Infine, c’è il partito che scarta Juncker e Schulz, perché
né l’uno né l’altro hanno vinto le elezioni, e punta a legare tutte le scelte
in un unico pacchetto, sul quale Renzi potrebbe mediare, essendo l’Italia dal
1.o luglio alla presidenza di turno del Consiglio dell’Ue.
E, qui, gli italici macchiavelli ipotizzano vantaggi
probabilmente illusori.
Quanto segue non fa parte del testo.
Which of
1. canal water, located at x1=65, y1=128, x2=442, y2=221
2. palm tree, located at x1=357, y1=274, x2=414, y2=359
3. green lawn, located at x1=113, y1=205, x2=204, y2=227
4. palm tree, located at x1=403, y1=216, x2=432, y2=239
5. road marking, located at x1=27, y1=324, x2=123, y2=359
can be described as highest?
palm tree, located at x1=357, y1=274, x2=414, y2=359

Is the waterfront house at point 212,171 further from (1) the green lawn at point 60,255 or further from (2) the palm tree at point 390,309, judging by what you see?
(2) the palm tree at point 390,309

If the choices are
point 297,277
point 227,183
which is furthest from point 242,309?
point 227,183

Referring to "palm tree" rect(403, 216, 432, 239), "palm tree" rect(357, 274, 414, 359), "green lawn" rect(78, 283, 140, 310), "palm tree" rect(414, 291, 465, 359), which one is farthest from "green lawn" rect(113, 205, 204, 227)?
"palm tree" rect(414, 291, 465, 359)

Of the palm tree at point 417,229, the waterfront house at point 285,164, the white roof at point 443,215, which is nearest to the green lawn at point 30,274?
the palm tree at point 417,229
Perché, per mediare, l’Italia si troverà in posizione doppiamente
privilegiata: presidente di turno e senza ambizioni perché la presenza di Mario
Draghi alla presidenza della Banca centrale europea sembra escludere che ci
tocchino altre fette della torta europea.
Di qui alla fine dell’anno, di posti da riempire l’Unione
europea ne ha un sacco: c’è il presidente della Commissione, e tutti i membri
dell’Esecutivo, ovviamente anche l’italiano; c’è il presidente del Consiglio
europeo - il belga Van Rompuy va esaurendo il mandato -; e c’è l’alto
commissario per le politiche estera e di sicurezza comuni, con la britannica Catherine
Ashton a fine corsa –si citano Schulz o il ministro degli esteri polacco
Radoslaw Sikorski-; infine, ci sarebbe il presidente dell’Eurogruppo, dove il
ministro olandese Jeroen Dijsselbloem pare avere il fiato corto.
Un discorso a parte è quello del presidente dell’Assemblea
di Strasburgo, che gli eurodeputati eleggeranno alla prima plenaria, all'inizio
di luglio, proprio quando Renzi presenterà al Parlamento il programma della
presidenza italiana.
In attesa dei giochi che contano, l’Italia è, però, per il
momento, ‘zoppa’, senza commissario nell’Esecutivo di Bruxelles: Antonio
Tajani, eletto a Strasburgo, è ormai fuori e va sostituito. Qui, la parola è a
Renzi: può aspettare, tenendosi la mossa in serbo sulla scacchiera delle nomine,
fosse mai che acchiappa qualcosa con uno dei ‘cavalli di razza’ fatti fuori
negli ultimi mesi, come Massimo D’Alema o Enrico Letta; oppure, può tappare la
falla subito, puntando, magari a termine, su una figura esperta ed affidabile.